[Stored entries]
## Begin

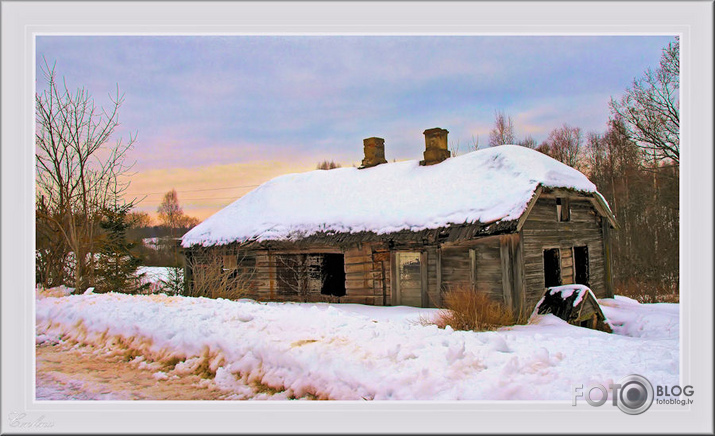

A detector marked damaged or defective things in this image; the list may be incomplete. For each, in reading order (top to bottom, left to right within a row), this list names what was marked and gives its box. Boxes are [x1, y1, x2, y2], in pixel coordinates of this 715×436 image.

broken window [556, 199, 572, 223]
broken window [544, 249, 564, 290]
broken window [572, 247, 592, 288]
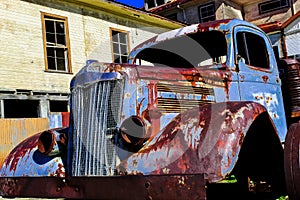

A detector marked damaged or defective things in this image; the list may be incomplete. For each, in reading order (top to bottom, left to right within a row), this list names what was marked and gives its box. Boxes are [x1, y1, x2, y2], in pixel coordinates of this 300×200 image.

broken window [198, 2, 214, 23]
broken window [41, 12, 71, 72]
broken window [110, 28, 128, 63]
broken window [135, 30, 226, 68]
broken window [237, 31, 270, 69]
broken window [3, 99, 39, 118]
truck fender rust [0, 128, 67, 177]
rusted front fender [0, 128, 67, 177]
truck fender rust [117, 101, 268, 183]
rusted front fender [119, 101, 272, 183]
truck fender rust [284, 122, 300, 199]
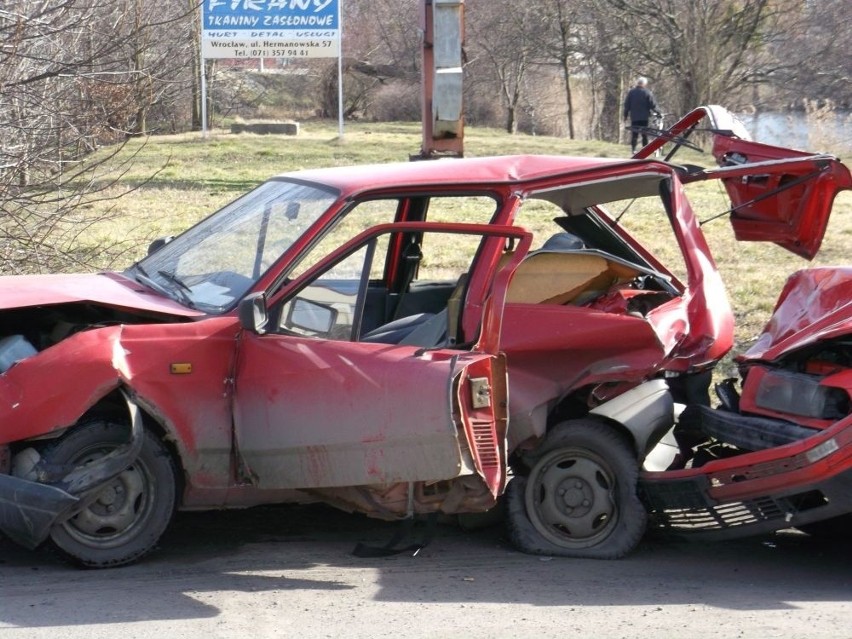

## End

### WHAT YOU ARE ASKED TO DO
Recast all the records above as a Markdown table with the columns "Row" and "Line", giving each nonblank line a row number. Leave the pictures out.

### RESPONSE TO THE EXERCISE
| Row | Line |
|---|---|
| 1 | A detector marked damaged or defective things in this image; the list may be incomplete. For each, in reading order (top to bottom, left to right within a row), this list names what was marked and gives its box. Boxes are [x1, y1, x2, y2], in pixel coordinates of this 715×436 image. |
| 2 | broken window [556, 199, 572, 223] |
| 3 | broken window [544, 249, 564, 290] |
| 4 | broken window [572, 247, 592, 288] |
| 5 | A detector marked damaged or defective things in this image; the list may be incomplete. For each, in reading order (top to bottom, left to right within a row), this list names what was marked and gives its box. Boxes are [x1, y1, x2, y2], in pixel coordinates of this 300×200 image. |
| 6 | broken window [198, 2, 214, 23] |
| 7 | broken window [41, 12, 71, 72] |
| 8 | broken window [110, 28, 128, 63] |
| 9 | broken window [135, 30, 226, 68] |
| 10 | broken window [237, 31, 270, 69] |
| 11 | broken window [3, 99, 39, 118] |
| 12 | truck fender rust [0, 128, 67, 177] |
| 13 | rusted front fender [0, 128, 67, 177] |
| 14 | truck fender rust [117, 101, 268, 183] |
| 15 | rusted front fender [119, 101, 272, 183] |
| 16 | truck fender rust [284, 122, 300, 199] |